-- BEGIN INPUT --
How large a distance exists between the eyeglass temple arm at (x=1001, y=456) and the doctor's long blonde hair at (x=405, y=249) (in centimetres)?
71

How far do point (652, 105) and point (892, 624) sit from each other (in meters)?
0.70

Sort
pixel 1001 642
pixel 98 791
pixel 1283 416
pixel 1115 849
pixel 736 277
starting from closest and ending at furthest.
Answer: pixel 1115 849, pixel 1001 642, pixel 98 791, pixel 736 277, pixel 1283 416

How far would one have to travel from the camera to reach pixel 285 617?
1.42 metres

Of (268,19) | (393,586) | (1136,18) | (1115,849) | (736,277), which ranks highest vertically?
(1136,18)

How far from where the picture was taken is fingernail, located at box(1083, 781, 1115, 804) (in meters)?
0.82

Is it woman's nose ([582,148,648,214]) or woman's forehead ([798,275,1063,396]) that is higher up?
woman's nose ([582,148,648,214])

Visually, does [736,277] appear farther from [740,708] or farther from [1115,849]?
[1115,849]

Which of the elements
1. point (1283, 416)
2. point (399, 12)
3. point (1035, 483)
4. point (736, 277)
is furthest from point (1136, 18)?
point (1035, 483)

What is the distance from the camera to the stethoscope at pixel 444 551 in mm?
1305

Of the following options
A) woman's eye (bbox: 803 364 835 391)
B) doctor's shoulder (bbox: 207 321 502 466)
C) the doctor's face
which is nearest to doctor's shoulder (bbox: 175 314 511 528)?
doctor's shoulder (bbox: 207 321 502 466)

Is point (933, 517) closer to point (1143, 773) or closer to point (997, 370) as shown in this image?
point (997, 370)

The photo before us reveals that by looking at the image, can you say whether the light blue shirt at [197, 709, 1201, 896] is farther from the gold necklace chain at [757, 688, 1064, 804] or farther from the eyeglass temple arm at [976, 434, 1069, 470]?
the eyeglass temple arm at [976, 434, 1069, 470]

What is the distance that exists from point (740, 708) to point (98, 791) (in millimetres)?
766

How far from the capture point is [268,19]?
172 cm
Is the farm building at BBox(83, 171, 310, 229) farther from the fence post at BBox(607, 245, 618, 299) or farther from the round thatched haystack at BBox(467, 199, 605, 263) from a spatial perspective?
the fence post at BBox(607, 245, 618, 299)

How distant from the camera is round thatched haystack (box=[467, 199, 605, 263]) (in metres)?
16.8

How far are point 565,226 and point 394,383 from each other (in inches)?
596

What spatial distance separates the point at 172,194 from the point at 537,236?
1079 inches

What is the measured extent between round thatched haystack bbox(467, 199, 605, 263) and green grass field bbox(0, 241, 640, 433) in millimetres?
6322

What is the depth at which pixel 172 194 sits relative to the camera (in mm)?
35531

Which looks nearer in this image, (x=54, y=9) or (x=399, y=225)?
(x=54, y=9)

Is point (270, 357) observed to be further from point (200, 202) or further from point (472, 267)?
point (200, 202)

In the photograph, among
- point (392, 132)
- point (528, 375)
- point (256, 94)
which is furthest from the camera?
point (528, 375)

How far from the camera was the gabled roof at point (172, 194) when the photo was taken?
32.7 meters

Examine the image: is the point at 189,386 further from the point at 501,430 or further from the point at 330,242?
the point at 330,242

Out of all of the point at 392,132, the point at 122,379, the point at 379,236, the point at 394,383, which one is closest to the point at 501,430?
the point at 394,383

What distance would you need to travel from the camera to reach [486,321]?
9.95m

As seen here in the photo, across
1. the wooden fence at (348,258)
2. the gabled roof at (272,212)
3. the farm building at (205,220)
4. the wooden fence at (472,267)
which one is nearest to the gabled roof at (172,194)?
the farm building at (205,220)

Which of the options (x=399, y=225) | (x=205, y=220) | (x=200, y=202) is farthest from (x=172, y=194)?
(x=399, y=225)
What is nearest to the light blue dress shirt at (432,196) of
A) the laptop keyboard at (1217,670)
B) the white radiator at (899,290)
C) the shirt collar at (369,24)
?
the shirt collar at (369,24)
-- END INPUT --
-- BEGIN INPUT --
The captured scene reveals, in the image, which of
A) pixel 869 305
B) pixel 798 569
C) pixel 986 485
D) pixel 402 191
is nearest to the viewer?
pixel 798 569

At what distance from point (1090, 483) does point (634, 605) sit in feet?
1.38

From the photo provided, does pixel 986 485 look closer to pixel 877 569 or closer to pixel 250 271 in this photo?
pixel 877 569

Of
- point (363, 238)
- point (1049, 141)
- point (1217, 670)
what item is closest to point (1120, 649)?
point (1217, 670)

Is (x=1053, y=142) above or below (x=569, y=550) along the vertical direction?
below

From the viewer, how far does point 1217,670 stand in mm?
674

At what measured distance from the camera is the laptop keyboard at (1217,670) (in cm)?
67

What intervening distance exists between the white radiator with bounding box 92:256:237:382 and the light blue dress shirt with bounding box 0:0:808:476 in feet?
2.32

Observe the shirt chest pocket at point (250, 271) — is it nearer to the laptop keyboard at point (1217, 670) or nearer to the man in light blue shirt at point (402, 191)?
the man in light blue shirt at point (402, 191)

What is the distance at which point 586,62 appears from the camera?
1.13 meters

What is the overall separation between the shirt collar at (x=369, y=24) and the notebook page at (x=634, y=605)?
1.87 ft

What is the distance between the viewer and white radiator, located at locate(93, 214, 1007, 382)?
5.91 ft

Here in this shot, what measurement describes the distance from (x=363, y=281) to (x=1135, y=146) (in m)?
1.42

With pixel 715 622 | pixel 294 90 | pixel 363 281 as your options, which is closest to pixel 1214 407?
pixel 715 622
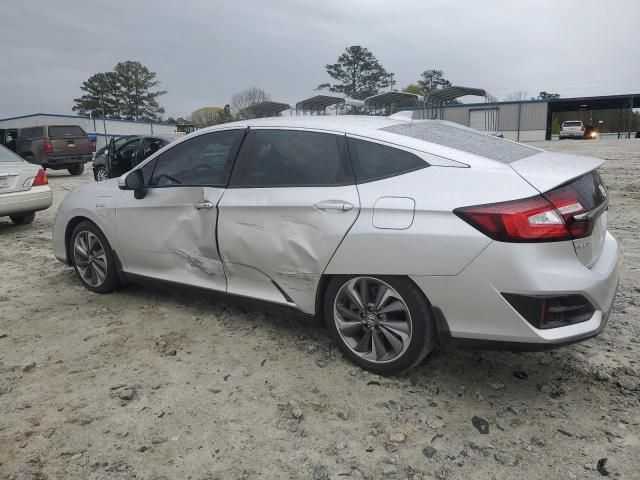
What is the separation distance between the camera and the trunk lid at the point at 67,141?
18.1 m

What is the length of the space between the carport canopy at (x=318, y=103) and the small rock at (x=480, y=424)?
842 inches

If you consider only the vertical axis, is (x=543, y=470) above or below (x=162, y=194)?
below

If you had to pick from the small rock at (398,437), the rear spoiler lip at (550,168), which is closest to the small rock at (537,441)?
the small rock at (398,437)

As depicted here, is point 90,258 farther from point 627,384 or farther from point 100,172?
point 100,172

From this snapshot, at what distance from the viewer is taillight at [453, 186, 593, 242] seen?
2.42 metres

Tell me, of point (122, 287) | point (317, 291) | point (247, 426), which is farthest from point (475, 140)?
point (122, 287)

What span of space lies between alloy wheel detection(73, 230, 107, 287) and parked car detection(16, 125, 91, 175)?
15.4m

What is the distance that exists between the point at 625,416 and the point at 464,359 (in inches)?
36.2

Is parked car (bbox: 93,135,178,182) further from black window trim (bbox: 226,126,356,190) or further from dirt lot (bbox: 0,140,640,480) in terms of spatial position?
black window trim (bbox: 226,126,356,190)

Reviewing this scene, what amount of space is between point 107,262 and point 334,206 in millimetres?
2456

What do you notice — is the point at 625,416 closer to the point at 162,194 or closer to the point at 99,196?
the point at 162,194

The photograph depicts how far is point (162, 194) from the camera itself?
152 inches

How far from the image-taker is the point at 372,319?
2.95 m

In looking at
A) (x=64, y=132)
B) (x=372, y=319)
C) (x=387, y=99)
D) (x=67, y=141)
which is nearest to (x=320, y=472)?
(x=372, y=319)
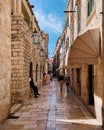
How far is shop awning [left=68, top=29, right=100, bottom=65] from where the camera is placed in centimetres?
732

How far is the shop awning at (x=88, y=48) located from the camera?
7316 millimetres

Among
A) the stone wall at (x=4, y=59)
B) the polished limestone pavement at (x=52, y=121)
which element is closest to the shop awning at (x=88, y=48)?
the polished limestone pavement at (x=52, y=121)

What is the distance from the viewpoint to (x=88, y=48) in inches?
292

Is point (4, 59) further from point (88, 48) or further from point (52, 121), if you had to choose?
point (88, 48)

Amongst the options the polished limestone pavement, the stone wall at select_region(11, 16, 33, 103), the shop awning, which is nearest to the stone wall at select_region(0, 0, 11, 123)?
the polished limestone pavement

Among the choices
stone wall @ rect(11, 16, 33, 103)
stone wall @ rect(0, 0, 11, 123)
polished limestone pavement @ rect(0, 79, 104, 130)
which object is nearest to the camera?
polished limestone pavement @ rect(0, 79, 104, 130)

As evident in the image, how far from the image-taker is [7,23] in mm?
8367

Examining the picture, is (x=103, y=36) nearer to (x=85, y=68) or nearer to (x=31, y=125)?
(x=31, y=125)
-- END INPUT --
-- BEGIN INPUT --
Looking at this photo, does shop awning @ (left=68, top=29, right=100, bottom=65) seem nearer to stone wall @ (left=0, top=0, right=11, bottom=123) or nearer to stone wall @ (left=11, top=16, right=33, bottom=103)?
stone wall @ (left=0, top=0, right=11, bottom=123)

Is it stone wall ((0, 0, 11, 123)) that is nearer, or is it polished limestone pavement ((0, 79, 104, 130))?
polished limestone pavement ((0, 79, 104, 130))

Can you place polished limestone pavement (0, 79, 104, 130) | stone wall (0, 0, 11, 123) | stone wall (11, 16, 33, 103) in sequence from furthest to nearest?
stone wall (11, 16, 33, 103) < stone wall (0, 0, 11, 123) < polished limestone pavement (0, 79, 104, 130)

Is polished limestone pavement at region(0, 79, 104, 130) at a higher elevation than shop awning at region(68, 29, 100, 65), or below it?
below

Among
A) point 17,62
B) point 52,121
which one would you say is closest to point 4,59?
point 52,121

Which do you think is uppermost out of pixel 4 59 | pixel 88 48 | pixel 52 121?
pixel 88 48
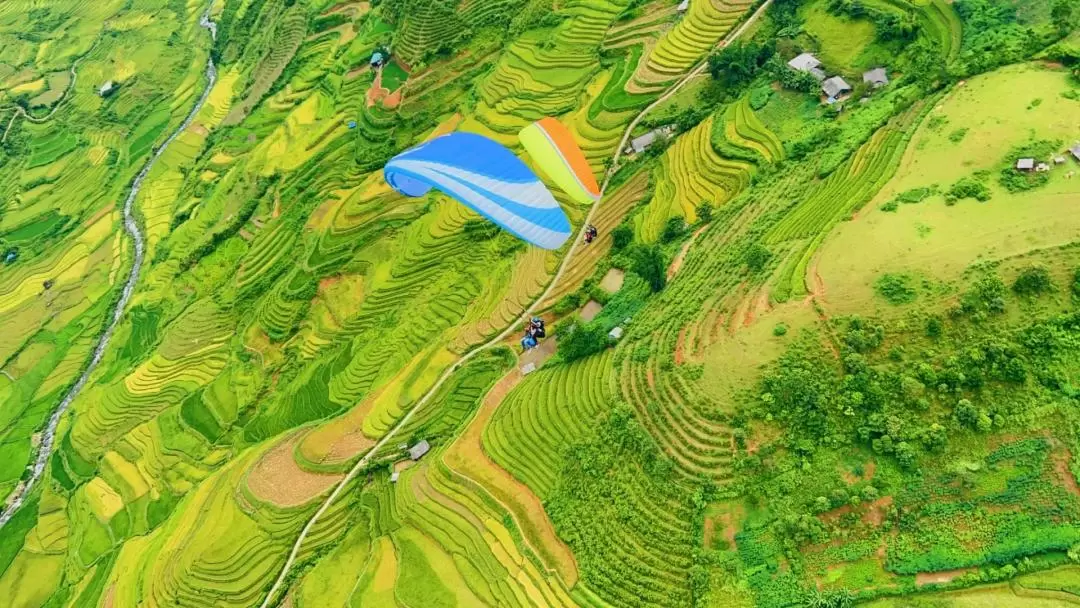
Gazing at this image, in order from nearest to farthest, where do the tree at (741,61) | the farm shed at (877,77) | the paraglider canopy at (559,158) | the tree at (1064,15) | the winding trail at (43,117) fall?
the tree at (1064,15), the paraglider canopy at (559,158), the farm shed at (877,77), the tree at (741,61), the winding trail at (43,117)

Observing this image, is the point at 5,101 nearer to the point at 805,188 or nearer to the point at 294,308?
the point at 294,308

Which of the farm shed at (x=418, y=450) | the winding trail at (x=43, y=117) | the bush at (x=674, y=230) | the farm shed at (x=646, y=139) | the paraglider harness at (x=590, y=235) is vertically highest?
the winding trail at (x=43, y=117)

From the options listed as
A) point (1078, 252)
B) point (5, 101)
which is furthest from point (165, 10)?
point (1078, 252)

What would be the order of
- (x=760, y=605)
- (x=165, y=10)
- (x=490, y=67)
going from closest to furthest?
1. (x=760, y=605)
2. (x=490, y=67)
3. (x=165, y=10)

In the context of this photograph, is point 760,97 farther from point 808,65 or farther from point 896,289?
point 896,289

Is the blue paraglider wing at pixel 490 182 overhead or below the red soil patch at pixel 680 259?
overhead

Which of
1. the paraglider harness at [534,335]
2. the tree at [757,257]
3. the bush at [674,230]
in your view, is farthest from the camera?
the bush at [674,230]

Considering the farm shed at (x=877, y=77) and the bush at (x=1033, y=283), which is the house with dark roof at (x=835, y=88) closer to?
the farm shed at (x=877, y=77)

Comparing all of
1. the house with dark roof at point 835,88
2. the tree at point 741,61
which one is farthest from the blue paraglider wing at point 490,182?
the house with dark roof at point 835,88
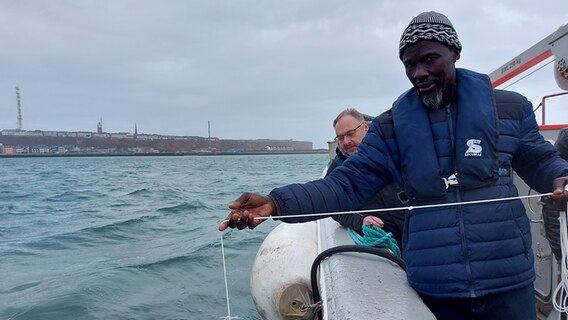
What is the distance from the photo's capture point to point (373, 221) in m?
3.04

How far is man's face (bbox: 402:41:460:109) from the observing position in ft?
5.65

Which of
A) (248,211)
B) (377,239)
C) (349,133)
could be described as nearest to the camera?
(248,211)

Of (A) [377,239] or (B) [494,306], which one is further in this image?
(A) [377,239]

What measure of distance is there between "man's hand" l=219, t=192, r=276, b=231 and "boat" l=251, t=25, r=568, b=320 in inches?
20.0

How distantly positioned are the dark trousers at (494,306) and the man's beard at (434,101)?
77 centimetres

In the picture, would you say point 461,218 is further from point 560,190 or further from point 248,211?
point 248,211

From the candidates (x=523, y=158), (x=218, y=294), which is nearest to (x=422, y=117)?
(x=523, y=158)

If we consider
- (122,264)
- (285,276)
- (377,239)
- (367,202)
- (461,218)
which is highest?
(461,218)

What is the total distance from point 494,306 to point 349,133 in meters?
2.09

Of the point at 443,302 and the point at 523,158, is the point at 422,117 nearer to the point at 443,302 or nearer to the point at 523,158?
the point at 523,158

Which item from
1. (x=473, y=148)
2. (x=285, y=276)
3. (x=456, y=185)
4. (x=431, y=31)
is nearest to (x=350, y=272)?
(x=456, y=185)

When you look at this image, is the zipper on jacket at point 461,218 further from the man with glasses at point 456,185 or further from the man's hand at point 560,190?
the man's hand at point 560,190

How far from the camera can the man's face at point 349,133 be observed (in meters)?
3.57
-- END INPUT --
GIVEN EXERCISE: Rewrite the items that open with the line containing "How large a" and close with the line containing "Answer: pixel 1115", replacing "closest" with "nearest" and leaving everything else unchanged.

ANSWER TO THE PROBLEM:
How large a distance exists between the eyeglass temple arm at (x=1001, y=456) and the doctor's long blonde hair at (x=405, y=249) (in centimetres)?
71

How far do point (652, 105) and point (892, 624) sit from each other (in meters)?
0.70

Sort
pixel 1001 642
pixel 98 791
pixel 1283 416
pixel 1115 849
pixel 736 277
starting from nearest and ending at furthest.
Answer: pixel 1115 849, pixel 1001 642, pixel 98 791, pixel 736 277, pixel 1283 416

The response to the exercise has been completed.